*EXERCISE BRIEF*
Copy the items below, from the line with "Time of clock at [302,244,352,306]: 4:47" to the line with "Time of clock at [606,132,713,196]: 11:07". Leave out the pictures.

*PROVIDED DATA*
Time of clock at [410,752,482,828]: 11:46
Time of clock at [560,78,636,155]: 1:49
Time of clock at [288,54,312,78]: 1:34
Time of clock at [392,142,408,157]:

--

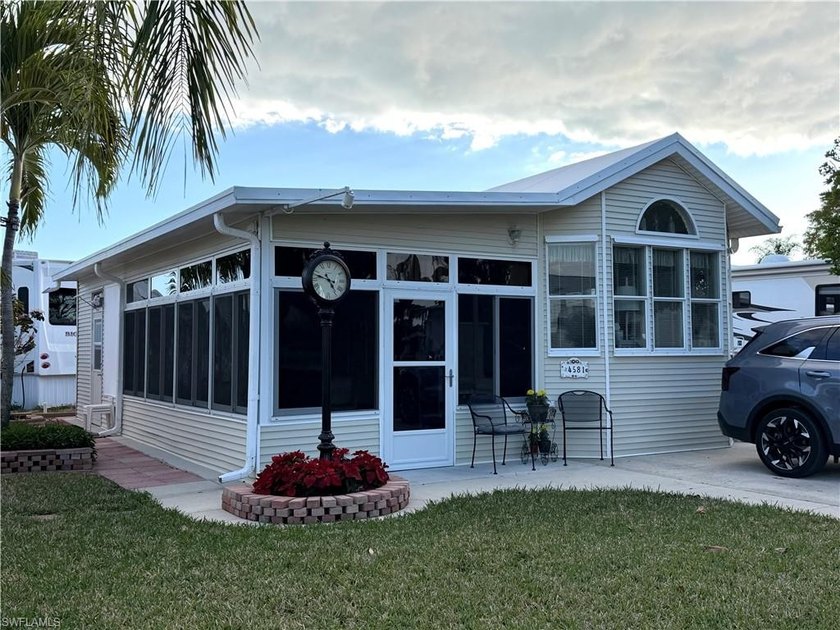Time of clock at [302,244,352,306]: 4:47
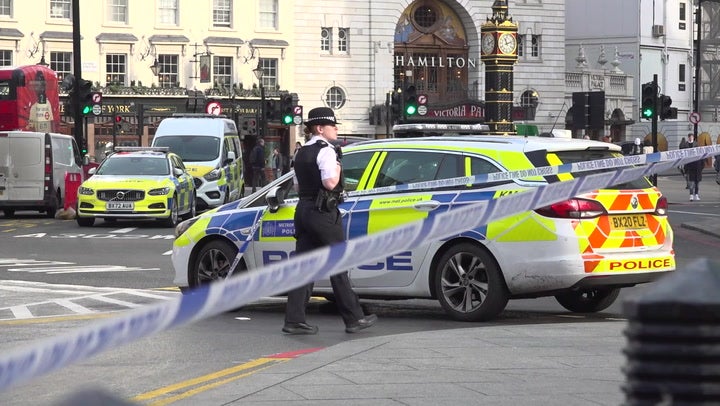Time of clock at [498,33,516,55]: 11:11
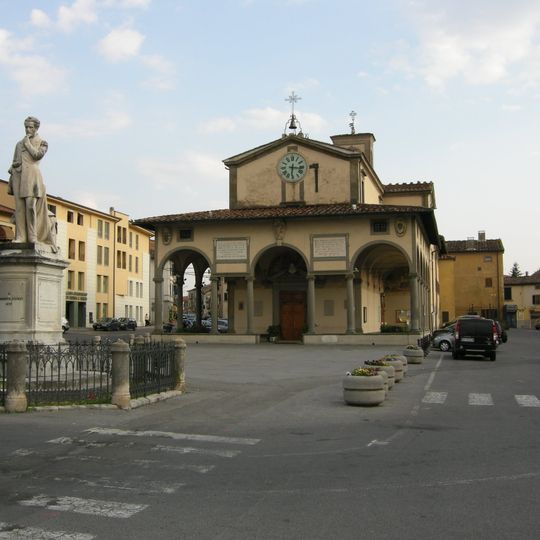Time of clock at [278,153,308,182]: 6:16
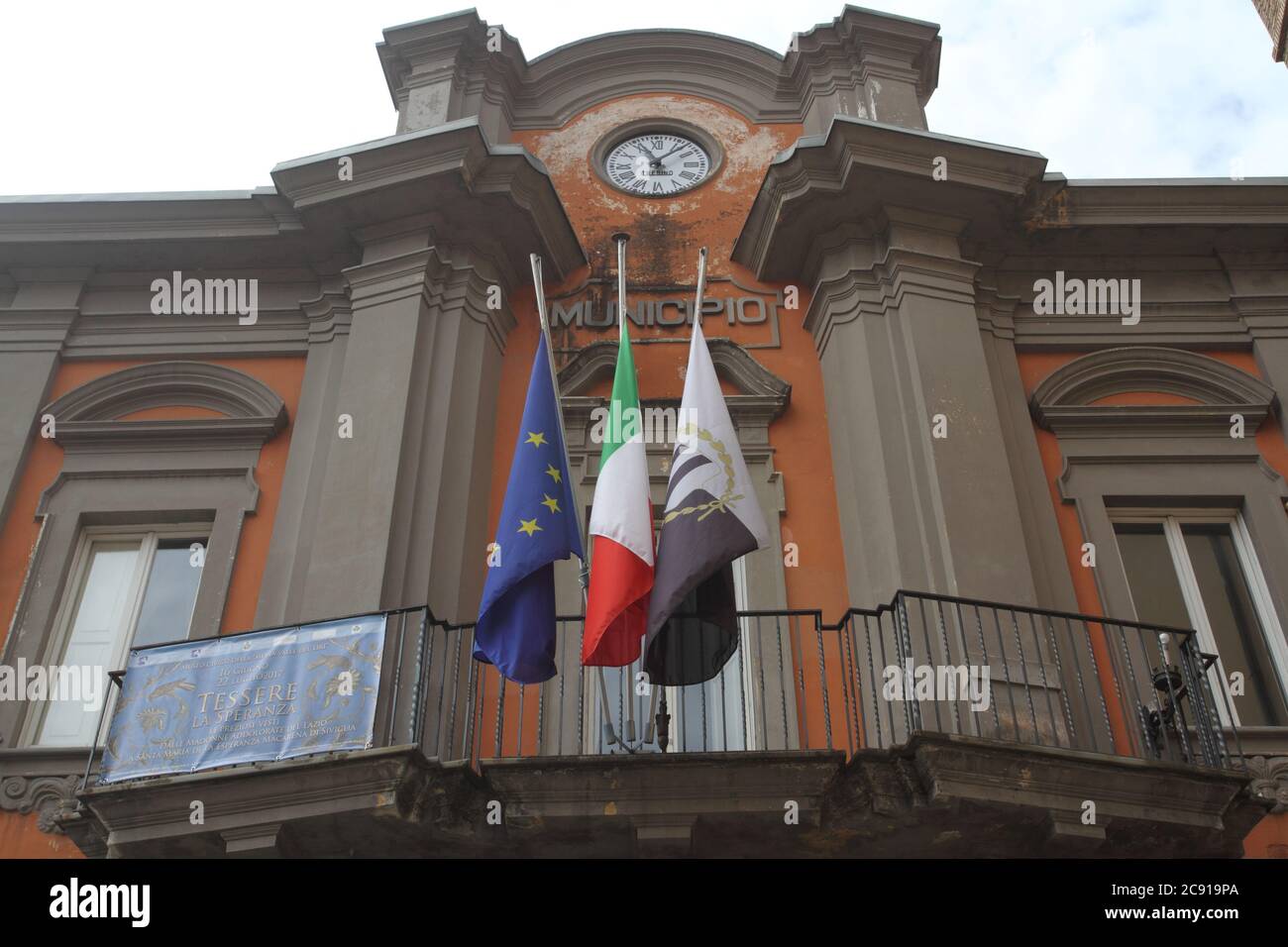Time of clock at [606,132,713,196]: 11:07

*RESPONSE TO THIS EXERCISE*
Time of clock at [302,244,352,306]: 4:47
Time of clock at [498,33,516,55]: 11:11
Time of clock at [278,153,308,182]: 6:16
Time of clock at [606,132,713,196]: 11:07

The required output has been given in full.